Subgroups of compact Lie groups generated by a subset of nodes of the Dynkin diagram Where can I find a reference for the following fact, or as close as possible to it?

Let $G$ be a semisimple compact real Lie group with rank $r$, let $T$ be a maximal torus in $G$, let $\mathfrak{g}$ and $\mathfrak{t}$ be their Lie algebras, let $\Phi$ be the root system of $\mathfrak{g}$ relative to $\mathfrak{t}$, and let $\alpha_1,\ldots,\alpha_r \in \Phi$ be a basis of simple roots.  Then for any subset $I \subseteq \{1,\ldots,r\}$, the subgroup $G_I$ of $G$ associated to the Lie subalgebra of $\mathfrak{g}$ whose complexification is generated by $\mathfrak{t}$ and by the coroots $\alpha_i^\vee$ for $i\in I$, is (isogenous to?) the product of a torus of rank $r - \#I$ and a semisimple group (of rank $\#I$) described by the Dynkin diagram consisting of those nodes of the Dynkin diagram of $\Phi$ labeled by an element of $I$.

Also, how can I state this, or describe the subgroup $G_I$, in a less clumsy fashion?  (Hopefully avoiding such phrases as “the maximal compact subgroup of the Levi factor of the parabolic subgroup defined by $I$ in the complexification”.)
I am looking for a description and discussion of the situation that stays as much as possible within the context of compact real Lie groups.  (Essentially, how do I convince someone with little background in Lie or algebraic groups, that a subset $I$ of nodes of the Dynkin diagram of $G$ defines a subgroup of $G$ “as expected”?)
Edit: Let me emphasize that I'm looking for a reference, not a proof.  The closest I found so far is §7–8 in chapter V of Knapp's Lie Groups Beyond an Introduction or proposition 12.6 in Malle & Testerman's Linear Algebraic Groups and Finite Groups of Lie Type, but they remain annoyingly far from the above statement.
 A: A root defines in your Lie algebra a non zero element in you algebra up to multiplication by a scalar. A collections of roots defines a subvector space in you Lie algebra.
A set of simple roots defines a set of root obtained by linear combinaisons of them with coefficients in $\mathbb Z$. You then obtain a linear subspace of your Lie-algebra. It is not a sub Lie algebra as its intersection with the Cartan algebra $\mathfrak t$ is zero.

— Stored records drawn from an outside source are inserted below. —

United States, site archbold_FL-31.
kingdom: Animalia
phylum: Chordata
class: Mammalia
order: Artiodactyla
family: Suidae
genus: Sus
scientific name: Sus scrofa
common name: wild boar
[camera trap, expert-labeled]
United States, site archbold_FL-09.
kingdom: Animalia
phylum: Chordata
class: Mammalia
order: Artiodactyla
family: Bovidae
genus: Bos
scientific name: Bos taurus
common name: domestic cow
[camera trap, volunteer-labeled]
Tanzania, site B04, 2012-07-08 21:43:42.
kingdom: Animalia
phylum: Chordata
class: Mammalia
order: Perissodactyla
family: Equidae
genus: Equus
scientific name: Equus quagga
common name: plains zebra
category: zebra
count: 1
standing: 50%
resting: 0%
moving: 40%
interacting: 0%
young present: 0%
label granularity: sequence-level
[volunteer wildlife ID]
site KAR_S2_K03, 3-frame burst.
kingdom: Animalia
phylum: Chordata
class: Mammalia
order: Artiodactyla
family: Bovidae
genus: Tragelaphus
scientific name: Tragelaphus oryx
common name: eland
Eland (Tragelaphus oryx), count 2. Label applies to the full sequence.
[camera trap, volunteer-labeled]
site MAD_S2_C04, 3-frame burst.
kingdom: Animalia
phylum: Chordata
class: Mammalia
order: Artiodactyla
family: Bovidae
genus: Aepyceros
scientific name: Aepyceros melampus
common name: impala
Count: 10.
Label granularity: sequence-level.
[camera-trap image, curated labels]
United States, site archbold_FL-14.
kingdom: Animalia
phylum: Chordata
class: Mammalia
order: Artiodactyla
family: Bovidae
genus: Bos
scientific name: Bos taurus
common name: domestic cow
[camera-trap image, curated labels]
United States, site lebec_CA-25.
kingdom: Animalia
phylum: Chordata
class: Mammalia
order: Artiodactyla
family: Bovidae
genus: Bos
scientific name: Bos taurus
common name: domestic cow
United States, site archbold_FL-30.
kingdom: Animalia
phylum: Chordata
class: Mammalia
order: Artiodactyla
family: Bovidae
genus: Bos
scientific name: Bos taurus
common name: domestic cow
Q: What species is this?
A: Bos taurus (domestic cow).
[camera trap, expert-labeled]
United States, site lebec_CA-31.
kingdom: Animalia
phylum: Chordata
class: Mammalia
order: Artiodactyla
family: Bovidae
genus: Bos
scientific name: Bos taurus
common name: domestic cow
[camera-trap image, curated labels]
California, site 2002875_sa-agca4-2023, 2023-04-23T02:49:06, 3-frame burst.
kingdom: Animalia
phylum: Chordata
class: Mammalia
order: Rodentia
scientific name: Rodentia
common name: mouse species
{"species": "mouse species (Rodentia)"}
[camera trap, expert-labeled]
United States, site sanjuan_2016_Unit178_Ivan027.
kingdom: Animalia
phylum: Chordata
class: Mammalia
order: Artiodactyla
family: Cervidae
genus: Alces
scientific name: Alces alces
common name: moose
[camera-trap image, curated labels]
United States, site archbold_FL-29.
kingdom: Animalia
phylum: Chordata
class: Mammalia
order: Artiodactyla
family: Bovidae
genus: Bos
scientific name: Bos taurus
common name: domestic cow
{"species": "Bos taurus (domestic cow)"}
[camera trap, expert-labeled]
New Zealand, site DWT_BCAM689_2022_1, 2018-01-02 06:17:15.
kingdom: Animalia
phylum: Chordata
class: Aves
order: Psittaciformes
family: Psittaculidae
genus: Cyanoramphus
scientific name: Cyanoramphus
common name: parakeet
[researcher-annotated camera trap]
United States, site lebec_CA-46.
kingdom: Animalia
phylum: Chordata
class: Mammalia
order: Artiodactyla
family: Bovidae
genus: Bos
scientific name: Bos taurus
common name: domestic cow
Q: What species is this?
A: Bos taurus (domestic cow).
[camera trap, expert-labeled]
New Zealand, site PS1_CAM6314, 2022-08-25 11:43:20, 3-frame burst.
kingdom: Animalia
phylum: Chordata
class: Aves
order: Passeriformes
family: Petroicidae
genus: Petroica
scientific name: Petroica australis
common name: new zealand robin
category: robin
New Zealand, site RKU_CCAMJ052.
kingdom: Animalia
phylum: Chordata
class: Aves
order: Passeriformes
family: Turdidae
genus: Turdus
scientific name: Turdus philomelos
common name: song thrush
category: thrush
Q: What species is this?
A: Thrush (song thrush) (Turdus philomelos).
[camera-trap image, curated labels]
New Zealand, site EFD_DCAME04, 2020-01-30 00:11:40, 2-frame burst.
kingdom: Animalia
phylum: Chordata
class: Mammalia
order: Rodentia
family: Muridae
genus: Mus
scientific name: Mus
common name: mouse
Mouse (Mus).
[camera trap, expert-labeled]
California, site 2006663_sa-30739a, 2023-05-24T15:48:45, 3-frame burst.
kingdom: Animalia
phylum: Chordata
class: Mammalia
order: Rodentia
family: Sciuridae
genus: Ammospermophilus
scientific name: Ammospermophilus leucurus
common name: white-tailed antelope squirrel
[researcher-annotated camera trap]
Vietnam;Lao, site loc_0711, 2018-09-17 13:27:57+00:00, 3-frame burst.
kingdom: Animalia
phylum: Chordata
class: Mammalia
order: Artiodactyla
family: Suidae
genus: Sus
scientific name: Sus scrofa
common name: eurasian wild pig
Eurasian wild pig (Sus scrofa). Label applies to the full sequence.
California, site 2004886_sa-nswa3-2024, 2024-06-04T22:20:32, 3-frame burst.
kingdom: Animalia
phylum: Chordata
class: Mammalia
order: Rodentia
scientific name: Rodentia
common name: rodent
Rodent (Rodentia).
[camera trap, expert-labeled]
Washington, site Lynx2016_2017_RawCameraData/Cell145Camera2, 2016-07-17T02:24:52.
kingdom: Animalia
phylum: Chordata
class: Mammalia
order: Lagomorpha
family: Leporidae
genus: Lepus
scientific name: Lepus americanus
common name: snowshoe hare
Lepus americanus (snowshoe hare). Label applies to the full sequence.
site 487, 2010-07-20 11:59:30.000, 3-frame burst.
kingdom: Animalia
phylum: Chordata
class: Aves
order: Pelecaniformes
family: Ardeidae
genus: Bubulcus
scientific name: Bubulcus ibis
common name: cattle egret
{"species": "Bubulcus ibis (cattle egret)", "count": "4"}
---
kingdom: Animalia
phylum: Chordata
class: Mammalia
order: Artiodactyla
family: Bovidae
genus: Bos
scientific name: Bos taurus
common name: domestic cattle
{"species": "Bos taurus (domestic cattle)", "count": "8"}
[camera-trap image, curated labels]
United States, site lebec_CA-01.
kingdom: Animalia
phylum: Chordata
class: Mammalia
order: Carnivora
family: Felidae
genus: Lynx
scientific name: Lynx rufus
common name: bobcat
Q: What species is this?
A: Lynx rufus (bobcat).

You have a minimal and a maximal choice here. You can add the whole $\mathfrak t$ to obtain $\mathfrak g_1$ or just the linear span of the coroots associated to your chosen roots. The second option amount to take the Lie closure $\mathfrak g_2$ of your subspace.
The subalgebra $\mathfrak g_1$ is the direct sum of $\mathfrak g_2$ and some abelian algebra $\mathfrak h_0$ of dimension $r - |I|$.
The orthogonal $\mathfrak h_1$ of $\mathfrak h_0$ in $\mathfrak h$ is a Cartan subalgebra of $\mathfrak g_1$ and your choosen subset of roots is the set of roots for $(\mathfrak g_1, \mathfrak h_1)$.
Exponentiate the real part of this algebra in your group $G$ to obtain a group with Lie algebra $\mathfrak g_1$ or $\mathfrak g_2$.